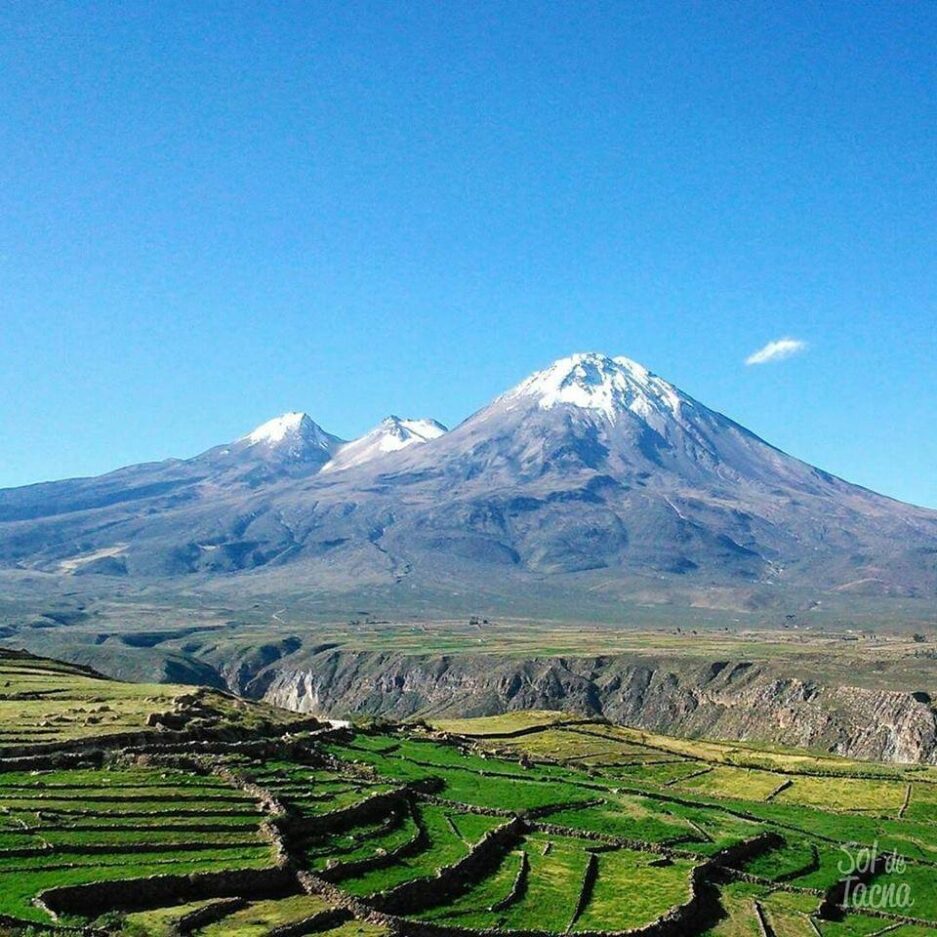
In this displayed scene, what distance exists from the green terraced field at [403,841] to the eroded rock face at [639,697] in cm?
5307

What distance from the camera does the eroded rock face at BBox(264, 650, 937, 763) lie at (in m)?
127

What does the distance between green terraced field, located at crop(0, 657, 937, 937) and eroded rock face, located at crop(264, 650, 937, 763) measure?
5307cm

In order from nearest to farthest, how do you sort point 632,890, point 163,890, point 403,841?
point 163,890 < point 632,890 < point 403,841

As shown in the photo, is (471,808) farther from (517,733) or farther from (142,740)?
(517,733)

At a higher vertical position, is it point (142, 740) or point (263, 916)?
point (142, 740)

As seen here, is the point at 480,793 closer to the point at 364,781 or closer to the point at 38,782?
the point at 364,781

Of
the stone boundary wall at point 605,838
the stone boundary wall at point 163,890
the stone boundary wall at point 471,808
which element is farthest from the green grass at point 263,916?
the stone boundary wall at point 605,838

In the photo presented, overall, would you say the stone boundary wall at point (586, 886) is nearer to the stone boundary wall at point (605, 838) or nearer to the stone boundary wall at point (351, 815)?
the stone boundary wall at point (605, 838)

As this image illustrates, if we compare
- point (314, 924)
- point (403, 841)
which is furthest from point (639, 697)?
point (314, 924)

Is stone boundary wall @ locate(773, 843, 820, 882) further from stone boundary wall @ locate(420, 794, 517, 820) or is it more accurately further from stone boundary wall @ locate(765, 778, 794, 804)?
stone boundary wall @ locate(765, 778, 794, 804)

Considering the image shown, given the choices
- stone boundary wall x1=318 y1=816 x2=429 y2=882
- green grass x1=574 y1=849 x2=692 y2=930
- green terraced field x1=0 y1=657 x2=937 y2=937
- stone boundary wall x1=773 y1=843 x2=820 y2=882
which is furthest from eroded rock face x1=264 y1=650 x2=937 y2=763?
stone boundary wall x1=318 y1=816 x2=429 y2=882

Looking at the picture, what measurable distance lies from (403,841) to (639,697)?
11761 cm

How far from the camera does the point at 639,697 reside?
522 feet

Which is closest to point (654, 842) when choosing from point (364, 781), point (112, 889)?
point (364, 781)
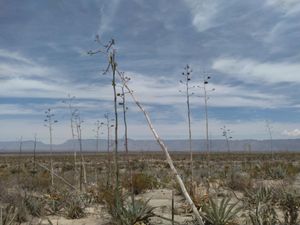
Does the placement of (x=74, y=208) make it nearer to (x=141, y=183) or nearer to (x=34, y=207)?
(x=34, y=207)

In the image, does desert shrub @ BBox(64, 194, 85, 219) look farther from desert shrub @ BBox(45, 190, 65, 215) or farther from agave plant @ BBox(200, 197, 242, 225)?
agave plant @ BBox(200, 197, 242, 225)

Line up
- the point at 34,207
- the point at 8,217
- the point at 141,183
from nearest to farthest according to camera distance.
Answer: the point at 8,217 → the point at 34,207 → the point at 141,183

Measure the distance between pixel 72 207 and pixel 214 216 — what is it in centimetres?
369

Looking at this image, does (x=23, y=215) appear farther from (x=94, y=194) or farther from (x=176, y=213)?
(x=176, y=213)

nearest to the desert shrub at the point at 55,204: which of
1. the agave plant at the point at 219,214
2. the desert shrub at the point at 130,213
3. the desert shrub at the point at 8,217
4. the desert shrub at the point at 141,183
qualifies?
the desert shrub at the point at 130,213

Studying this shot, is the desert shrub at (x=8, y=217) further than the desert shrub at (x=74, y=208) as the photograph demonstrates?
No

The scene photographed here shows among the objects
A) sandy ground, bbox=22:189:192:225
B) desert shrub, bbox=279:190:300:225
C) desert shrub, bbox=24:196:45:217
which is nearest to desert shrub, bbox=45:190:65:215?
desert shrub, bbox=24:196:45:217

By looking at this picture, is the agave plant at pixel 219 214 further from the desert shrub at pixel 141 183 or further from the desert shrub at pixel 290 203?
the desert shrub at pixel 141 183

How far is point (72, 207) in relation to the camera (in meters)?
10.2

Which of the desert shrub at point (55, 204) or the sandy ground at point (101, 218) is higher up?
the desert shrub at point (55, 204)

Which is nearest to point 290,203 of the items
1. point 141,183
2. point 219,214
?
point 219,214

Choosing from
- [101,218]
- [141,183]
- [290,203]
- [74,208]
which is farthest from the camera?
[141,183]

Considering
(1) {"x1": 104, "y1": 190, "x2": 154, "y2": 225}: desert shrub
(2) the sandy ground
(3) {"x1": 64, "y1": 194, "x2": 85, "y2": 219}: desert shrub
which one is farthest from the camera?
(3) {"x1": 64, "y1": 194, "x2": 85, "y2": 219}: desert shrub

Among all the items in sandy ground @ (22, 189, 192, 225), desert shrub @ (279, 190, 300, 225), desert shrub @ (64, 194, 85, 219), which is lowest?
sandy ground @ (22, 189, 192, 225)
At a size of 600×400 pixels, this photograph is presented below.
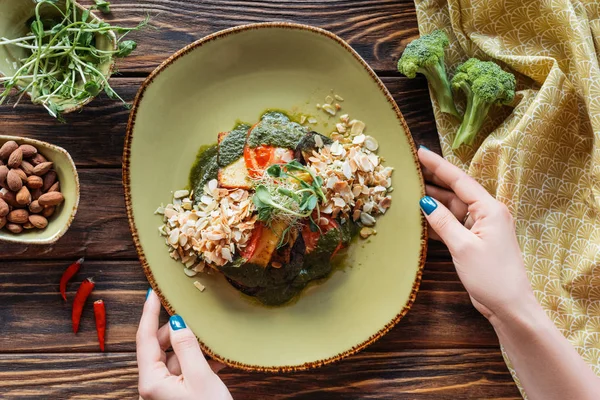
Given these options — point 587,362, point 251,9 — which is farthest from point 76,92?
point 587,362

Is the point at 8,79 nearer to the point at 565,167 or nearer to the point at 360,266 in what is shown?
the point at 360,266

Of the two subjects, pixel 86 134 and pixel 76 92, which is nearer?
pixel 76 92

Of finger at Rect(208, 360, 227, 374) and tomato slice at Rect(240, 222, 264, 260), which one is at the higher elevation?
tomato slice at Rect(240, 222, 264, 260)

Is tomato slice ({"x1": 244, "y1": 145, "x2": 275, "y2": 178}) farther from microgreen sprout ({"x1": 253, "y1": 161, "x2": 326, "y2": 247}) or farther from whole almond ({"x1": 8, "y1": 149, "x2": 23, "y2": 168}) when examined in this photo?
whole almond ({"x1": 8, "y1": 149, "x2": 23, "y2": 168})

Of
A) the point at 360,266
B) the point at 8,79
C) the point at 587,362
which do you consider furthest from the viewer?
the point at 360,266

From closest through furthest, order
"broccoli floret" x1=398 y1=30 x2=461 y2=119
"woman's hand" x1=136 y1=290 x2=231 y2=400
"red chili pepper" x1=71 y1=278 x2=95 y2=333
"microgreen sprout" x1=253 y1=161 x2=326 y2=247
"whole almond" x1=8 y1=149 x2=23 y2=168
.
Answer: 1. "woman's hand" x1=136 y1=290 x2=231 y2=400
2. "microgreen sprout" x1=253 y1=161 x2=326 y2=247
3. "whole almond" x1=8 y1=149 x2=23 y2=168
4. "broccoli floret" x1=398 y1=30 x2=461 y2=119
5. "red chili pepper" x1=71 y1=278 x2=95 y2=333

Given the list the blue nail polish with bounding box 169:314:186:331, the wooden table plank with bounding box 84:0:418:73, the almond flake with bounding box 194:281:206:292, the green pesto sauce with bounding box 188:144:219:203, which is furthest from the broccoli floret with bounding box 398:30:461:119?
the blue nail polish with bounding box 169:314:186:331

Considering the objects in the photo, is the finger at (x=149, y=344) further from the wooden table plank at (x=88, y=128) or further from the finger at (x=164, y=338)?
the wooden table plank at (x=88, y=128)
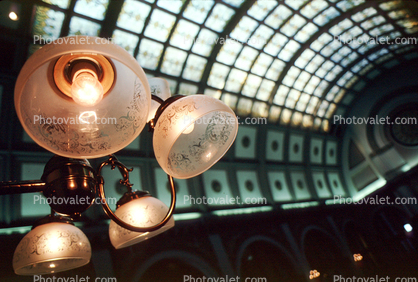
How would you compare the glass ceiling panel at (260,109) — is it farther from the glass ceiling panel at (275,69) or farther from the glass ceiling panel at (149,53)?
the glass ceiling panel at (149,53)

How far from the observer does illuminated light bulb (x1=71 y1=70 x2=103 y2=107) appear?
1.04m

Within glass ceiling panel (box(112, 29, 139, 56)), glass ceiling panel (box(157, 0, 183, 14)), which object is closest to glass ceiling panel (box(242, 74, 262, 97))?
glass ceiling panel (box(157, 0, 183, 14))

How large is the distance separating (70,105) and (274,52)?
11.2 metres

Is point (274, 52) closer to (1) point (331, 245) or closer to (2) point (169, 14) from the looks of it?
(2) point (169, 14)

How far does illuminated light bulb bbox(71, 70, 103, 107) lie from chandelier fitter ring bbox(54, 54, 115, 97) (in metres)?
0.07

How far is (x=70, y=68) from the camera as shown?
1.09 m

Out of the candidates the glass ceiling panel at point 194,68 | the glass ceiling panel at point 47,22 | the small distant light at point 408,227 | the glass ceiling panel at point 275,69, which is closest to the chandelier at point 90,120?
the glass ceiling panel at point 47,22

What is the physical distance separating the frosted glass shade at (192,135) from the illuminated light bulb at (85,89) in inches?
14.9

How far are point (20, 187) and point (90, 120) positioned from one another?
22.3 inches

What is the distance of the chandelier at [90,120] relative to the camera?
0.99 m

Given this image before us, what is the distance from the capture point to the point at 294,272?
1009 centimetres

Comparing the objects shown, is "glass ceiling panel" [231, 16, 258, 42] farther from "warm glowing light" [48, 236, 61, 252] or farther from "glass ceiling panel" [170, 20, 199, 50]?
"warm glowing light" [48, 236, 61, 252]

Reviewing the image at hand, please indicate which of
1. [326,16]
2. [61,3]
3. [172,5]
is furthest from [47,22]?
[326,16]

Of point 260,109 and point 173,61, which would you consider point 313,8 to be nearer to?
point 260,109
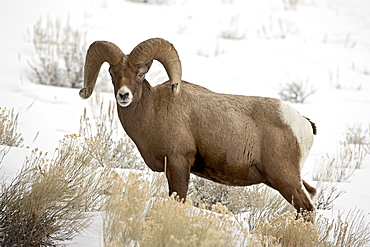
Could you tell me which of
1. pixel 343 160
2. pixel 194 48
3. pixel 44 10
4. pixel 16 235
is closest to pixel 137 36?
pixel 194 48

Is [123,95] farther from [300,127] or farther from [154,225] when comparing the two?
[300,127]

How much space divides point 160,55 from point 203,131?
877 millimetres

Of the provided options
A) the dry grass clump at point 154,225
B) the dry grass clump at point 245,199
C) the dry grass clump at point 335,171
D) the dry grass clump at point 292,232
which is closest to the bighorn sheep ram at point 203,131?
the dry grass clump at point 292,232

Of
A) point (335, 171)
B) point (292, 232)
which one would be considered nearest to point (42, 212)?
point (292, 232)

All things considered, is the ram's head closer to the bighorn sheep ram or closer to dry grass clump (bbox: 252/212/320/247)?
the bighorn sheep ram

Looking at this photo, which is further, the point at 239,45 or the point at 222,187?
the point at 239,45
^^^^^^^^^^^^^^^^
Reproduce the listing word for word, starting at the line containing "Could you tell me which of" and ending at the last line of the listing.

Could you tell me which of
1. pixel 343 160
2. pixel 194 48
3. pixel 44 10
4. pixel 16 235
is closest to pixel 137 36?
pixel 194 48

Is [123,95] farther from [300,127] or farther from [154,225] when comparing the two?
[300,127]

How much space divides point 160,55 from point 203,131?
877 millimetres

Of the provided options
A) the dry grass clump at point 154,225
B) the dry grass clump at point 245,199
C) the dry grass clump at point 335,171
D) the dry grass clump at point 292,232
which is closest to the bighorn sheep ram at point 203,131?
the dry grass clump at point 292,232

Of
A) point (335, 171)
B) point (292, 232)
which one would be considered nearest to point (42, 212)?
point (292, 232)

All things considered, is the ram's head closer to the bighorn sheep ram or closer to dry grass clump (bbox: 252/212/320/247)?
the bighorn sheep ram

Looking at this photo, which is further, the point at 239,45 or the point at 222,187?
the point at 239,45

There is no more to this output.